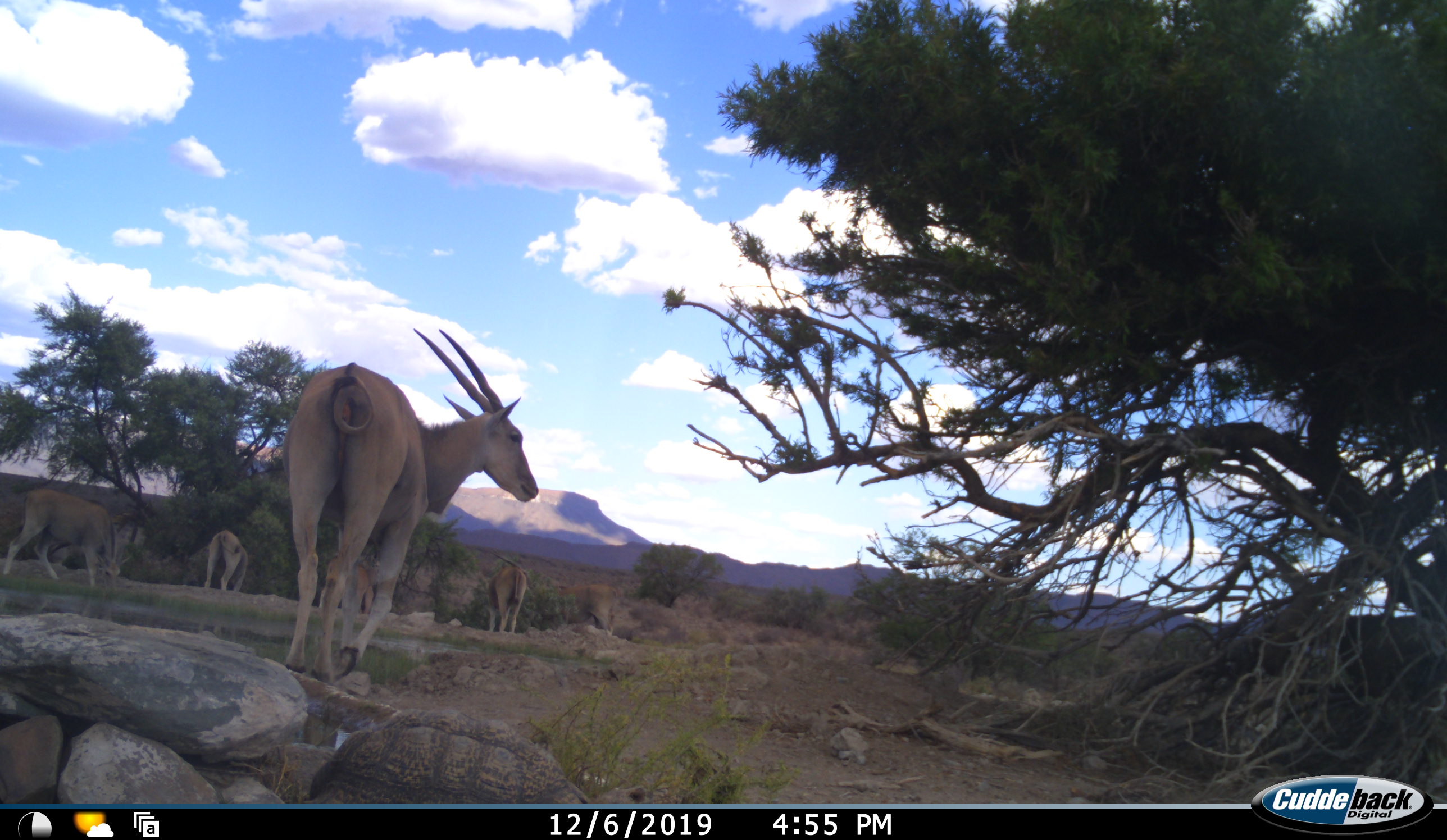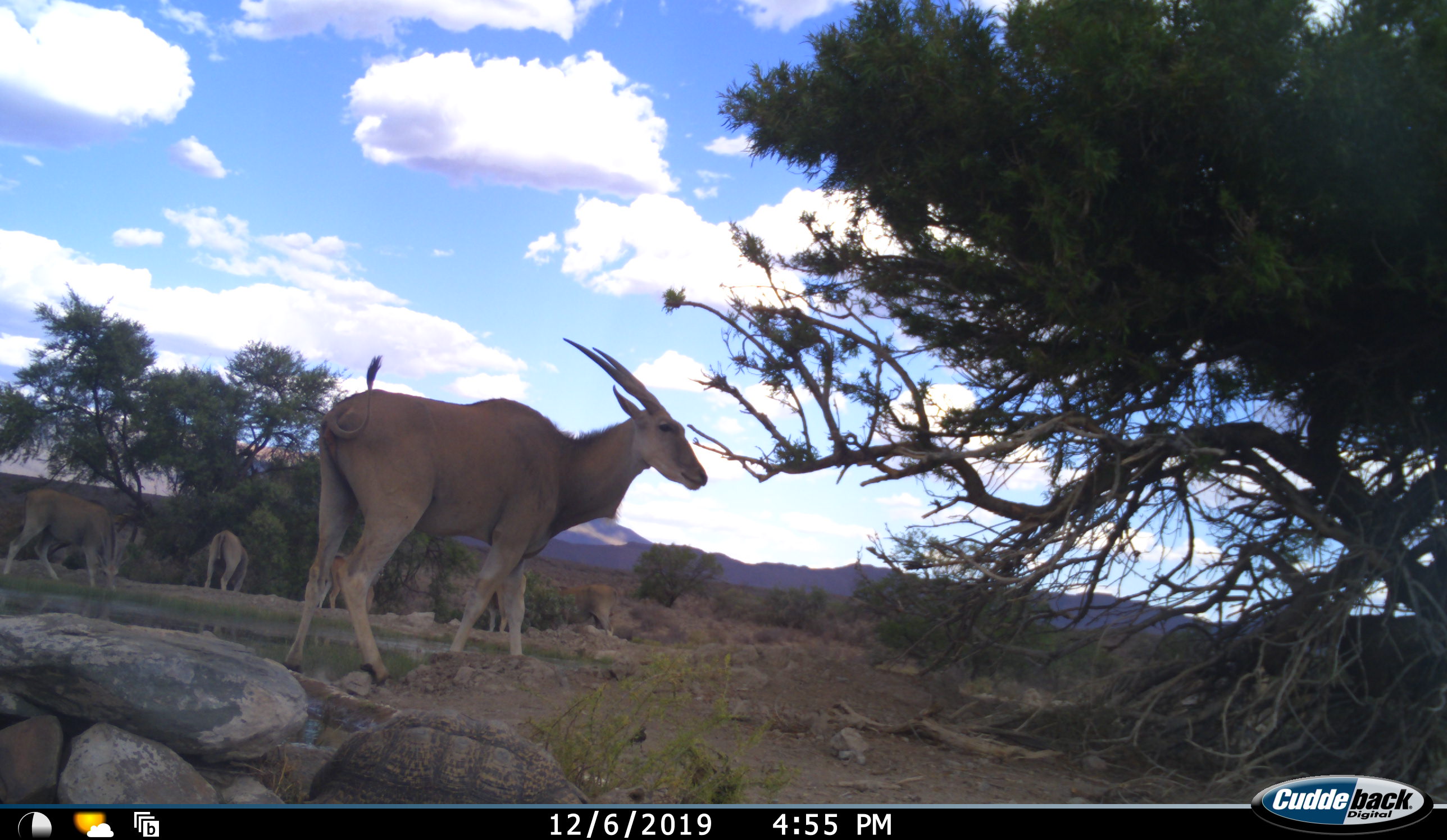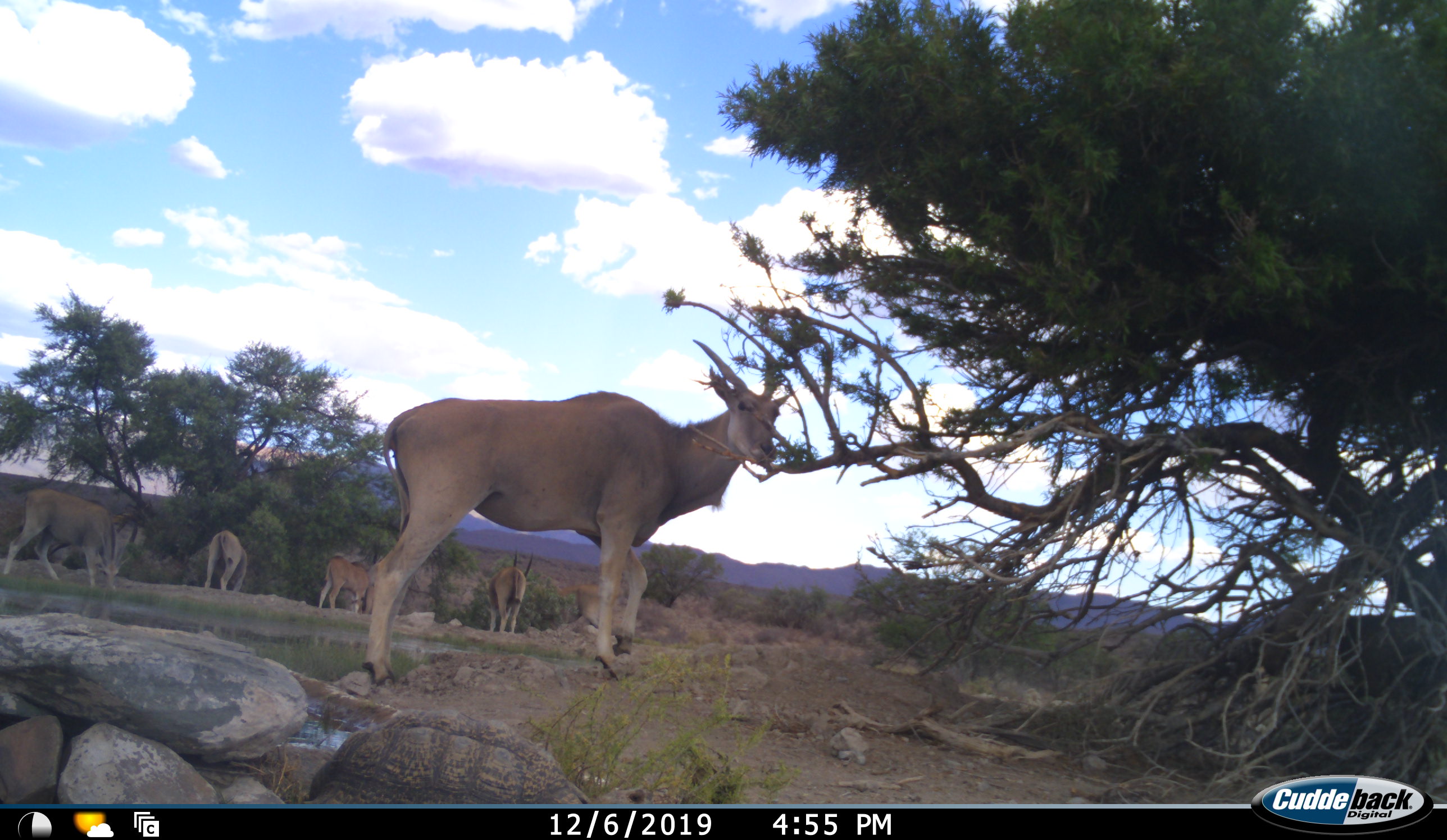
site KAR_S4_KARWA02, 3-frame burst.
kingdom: Animalia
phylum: Chordata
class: Mammalia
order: Artiodactyla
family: Bovidae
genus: Tragelaphus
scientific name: Tragelaphus oryx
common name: eland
Eland (Tragelaphus oryx), count 6. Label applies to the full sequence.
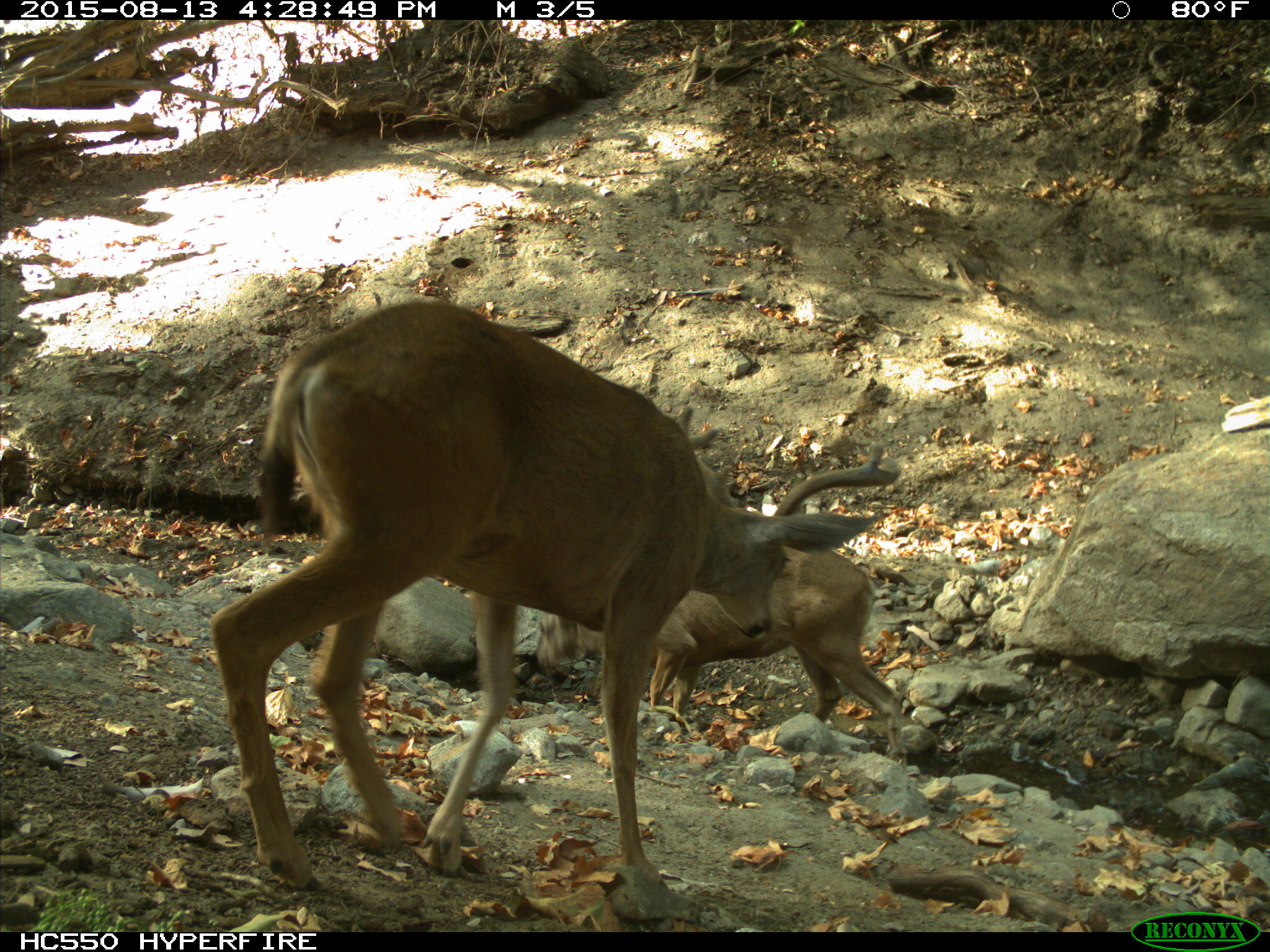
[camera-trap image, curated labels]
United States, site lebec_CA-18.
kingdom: Animalia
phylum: Chordata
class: Mammalia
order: Artiodactyla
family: Cervidae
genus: Odocoileus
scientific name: Odocoileus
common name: deer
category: unidentified deer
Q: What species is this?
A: Unidentified deer (deer) (Odocoileus).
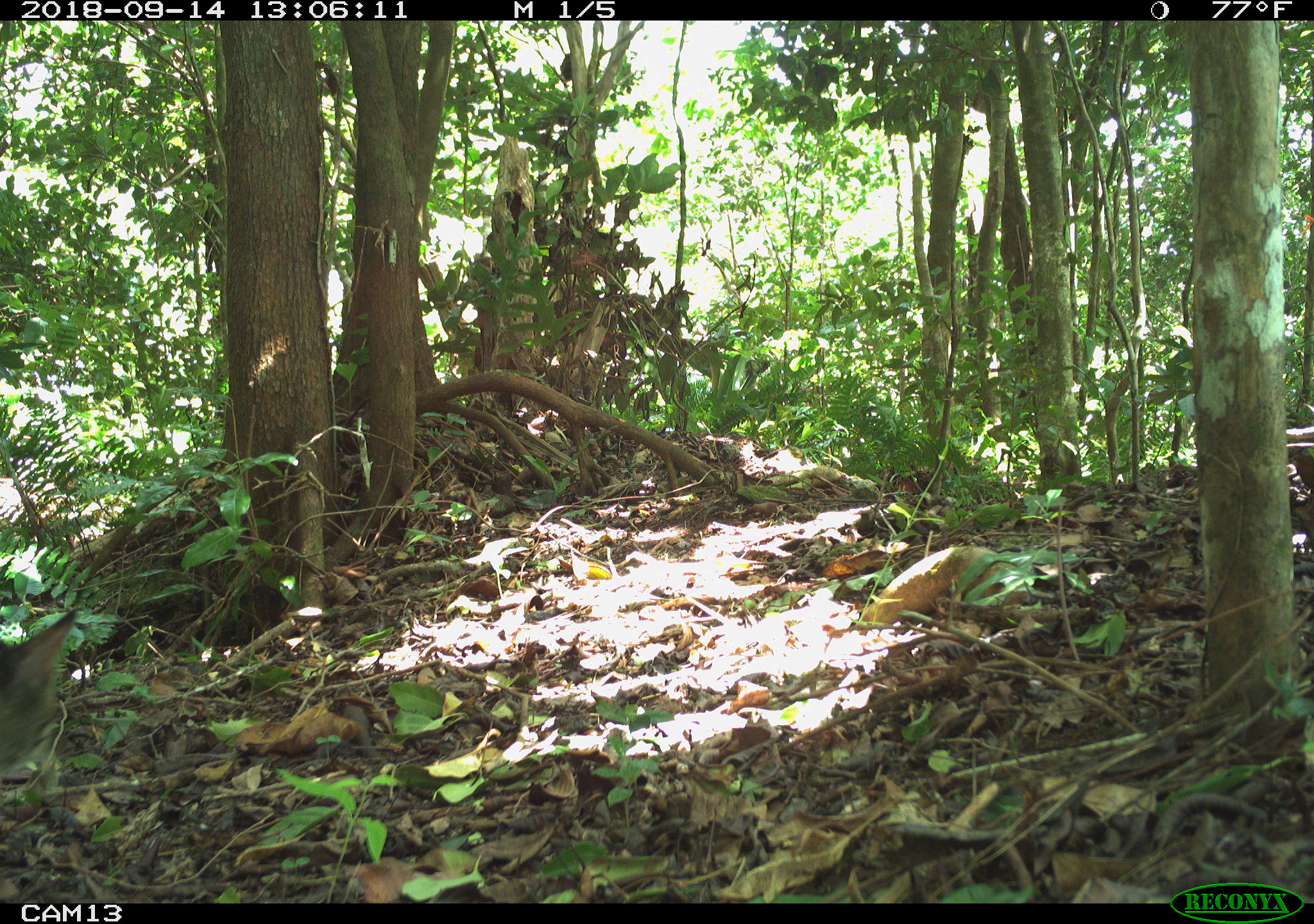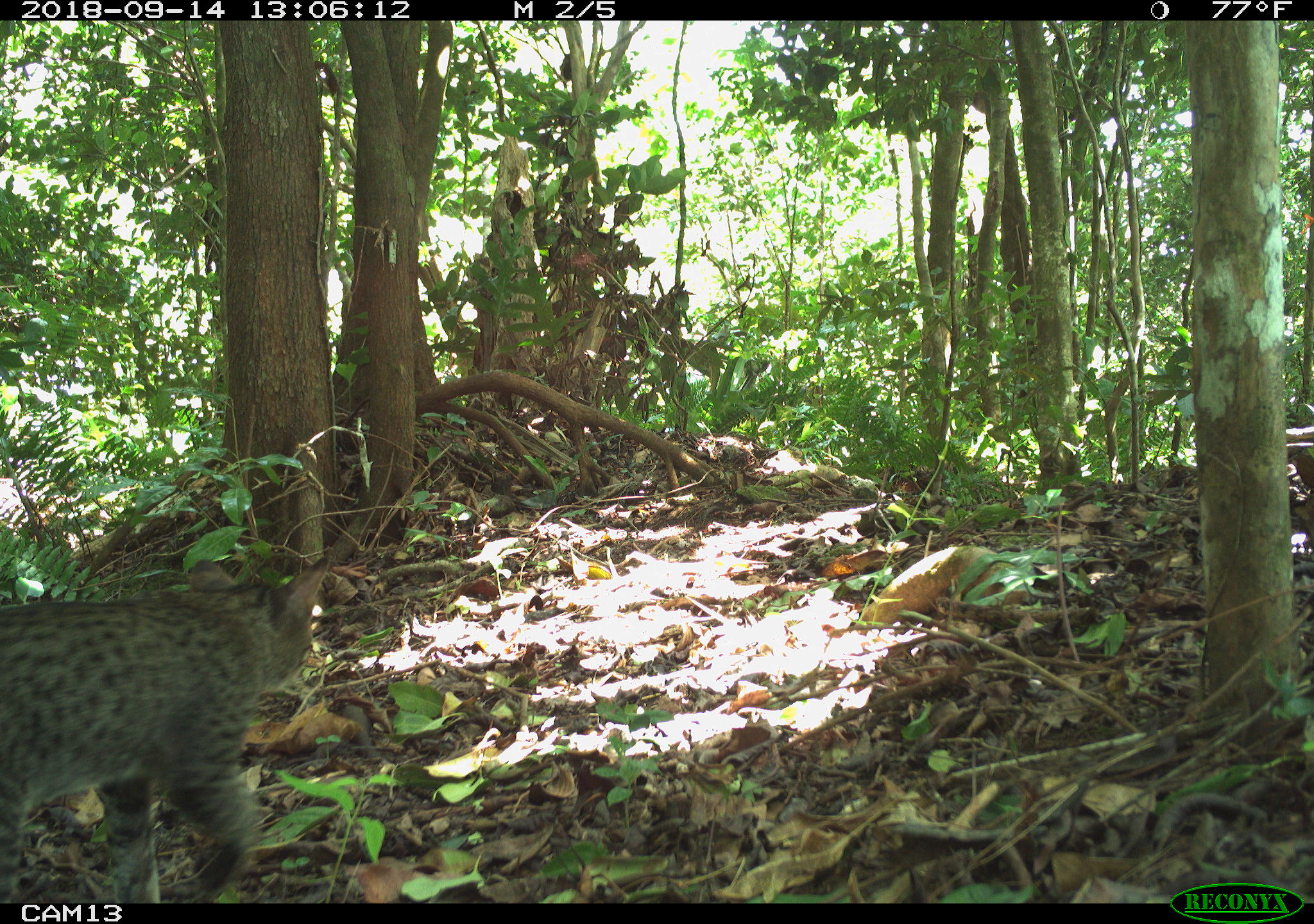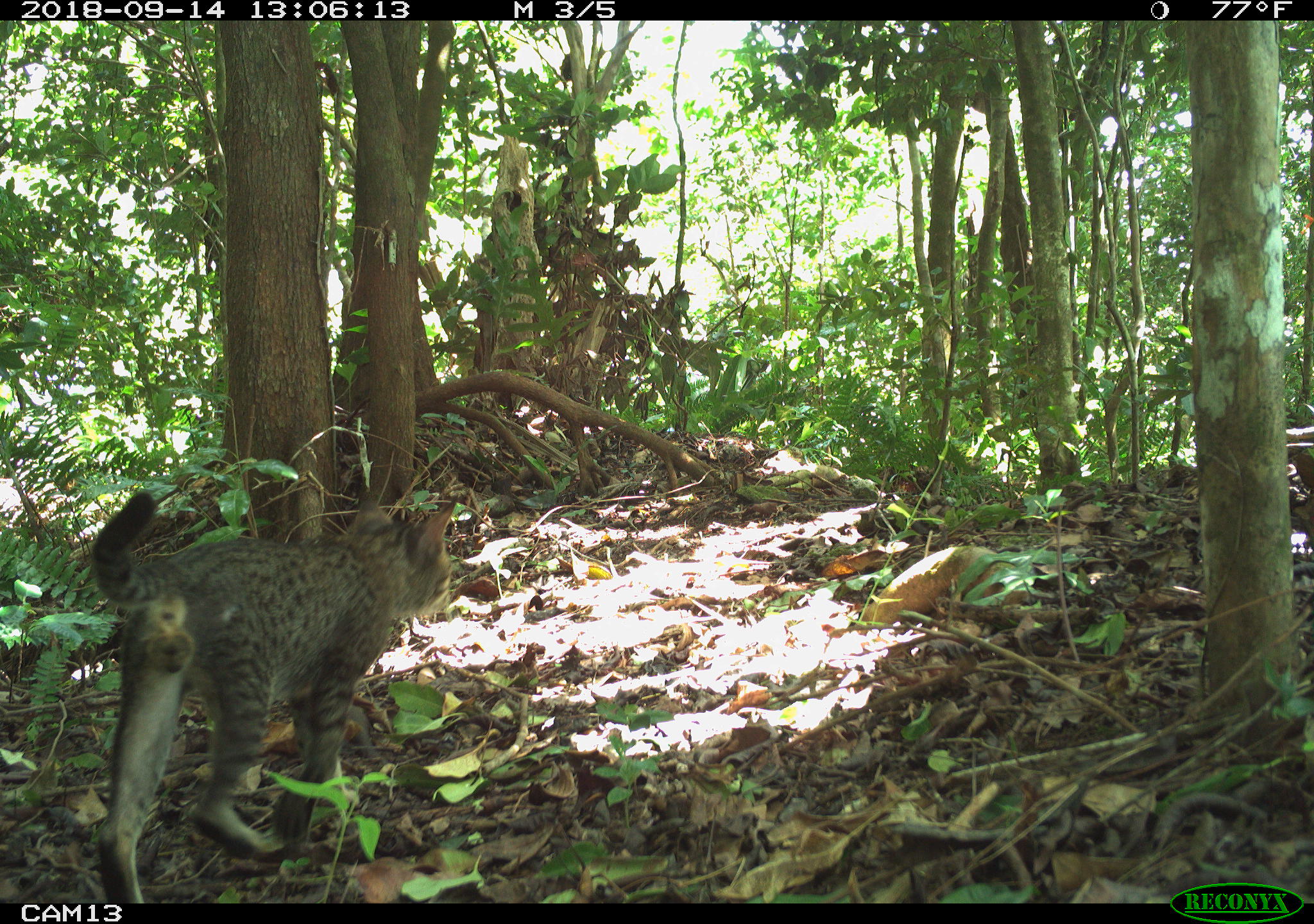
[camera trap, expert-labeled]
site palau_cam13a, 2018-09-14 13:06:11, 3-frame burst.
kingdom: Animalia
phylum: Chordata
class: Mammalia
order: Carnivora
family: Felidae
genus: Felis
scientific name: Felis catus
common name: cat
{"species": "cat (Felis catus)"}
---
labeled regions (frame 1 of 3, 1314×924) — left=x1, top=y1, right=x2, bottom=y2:
cat: left=1, top=606, right=81, bottom=793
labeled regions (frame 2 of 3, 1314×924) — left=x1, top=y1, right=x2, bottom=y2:
cat: left=1, top=555, right=335, bottom=895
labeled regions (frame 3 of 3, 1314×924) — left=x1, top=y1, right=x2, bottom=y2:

YOUR INSTRUCTIONS: Set down the whole listing exactly as given, except for the pictures.

ANSWER FOR THIS EXERCISE:
site KAR_S4_KARWA02, 3-frame burst.
kingdom: Animalia
phylum: Chordata
class: Mammalia
order: Artiodactyla
family: Bovidae
genus: Tragelaphus
scientific name: Tragelaphus oryx
common name: eland
Eland (Tragelaphus oryx), count 6. Label applies to the full sequence.
[camera-trap image, curated labels]
United States, site lebec_CA-18.
kingdom: Animalia
phylum: Chordata
class: Mammalia
order: Artiodactyla
family: Cervidae
genus: Odocoileus
scientific name: Odocoileus
common name: deer
category: unidentified deer
Q: What species is this?
A: Unidentified deer (deer) (Odocoileus).
[camera trap, expert-labeled]
site palau_cam13a, 2018-09-14 13:06:11, 3-frame burst.
kingdom: Animalia
phylum: Chordata
class: Mammalia
order: Carnivora
family: Felidae
genus: Felis
scientific name: Felis catus
common name: cat
{"species": "cat (Felis catus)"}
---
labeled regions (frame 1 of 3, 1314×924) — left=x1, top=y1, right=x2, bottom=y2:
cat: left=1, top=606, right=81, bottom=793
labeled regions (frame 2 of 3, 1314×924) — left=x1, top=y1, right=x2, bottom=y2:
cat: left=1, top=555, right=335, bottom=895
labeled regions (frame 3 of 3, 1314×924) — left=x1, top=y1, right=x2, bottom=y2:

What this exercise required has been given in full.